CHP (Cumhuriyet Halk Partisi) Edirne Milletvekili ve Genel Başkan Başdanışmanı Doç.Dr. Okan Gaytancıoğlu, Başbakan Yardımcısı ve Hükümet Sözcüsü Numan Kurtulmuş’un 21 Kasım 2016 tarihli Bakanlar Kurulu sonrasında yaptığı açıklamada “2018 yılında tüm tohumların sertifikalı olacağı” yönündeki Bakanlar Kurulu kararı ile ilgili olarak değerlendirmelerde bulunarak bu konuda Gıda Tarım ve Hayvancılık Bakanı Faruk Çelik’e bir soru önergesi verdi.

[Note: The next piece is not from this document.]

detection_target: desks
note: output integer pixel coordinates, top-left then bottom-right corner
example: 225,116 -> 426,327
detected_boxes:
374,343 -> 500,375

“Hükümet Milli tarım atılımı yapalım derken, hali hazırda 'milli' olan tohumları yok olma tehlikesi ile karşı karşıya bırakmıştır” diyen Gaytancıoğlu; verdiği soru önergesinde 2018 yılında çiftçilerimizin ekeceği tohumun nasıl denetleneceğini, 2018'de çiftçilerimizin kendi tohumunu ekmesi, takas etmesinin tamamen yasaklanıp yasaklanmayacağını ve bu tohumu kullanarak üretim yapan üreticilerin  suçlu duruma düşüp düşmeyeceğini  sorduğu soru önergesinin metni şu şekilde:

“Başbakan Yardımcısı ve Hükümet Sözcüsü Numan Kurtulmuş 21 Kasım 2016 tarihli Bakanlar Kurulu sonrasında yaptığı açıklamada 2018 yılında tüm tohumların sertifikalı olacağı yönündeki Bakanlar Kurulu kararının alındığını açıklamıştır. Bu karara göre 2018 yılından itibaren Türkiye'deki tüm tohumluklar sertifikalı olacaktır. Böylelikle Milli tarım atılımı yapalım derken, hali hazırda 'milli' olan ve on binlerce yıldır bu topraklarda nice medeniyetlerin tarımını yaptığı atalık/yerel tohumlar artık ekilemeyeceği için bu tohumlar yok olma ile karşı karşıya kalacaktır. Söz konusu karar kamuoyunda da Türkiye tohumculuğuna hâkim olan yabancı ve onların yanında aynı çıkarları savunan yerli şirketlerin lehine bir karar olarak yorumlanmış, ülkedeki biyoçeşitliliğin büyük zarar göreceği endişesi ile karşılanmıştır. Çiftçilerimizin ve kamuoyunun Bakanlıktan beklentisi yerel tohumların koruması, bunları üreten çiftçilerin haklarına saygı göstermesi ve desteklemesidir.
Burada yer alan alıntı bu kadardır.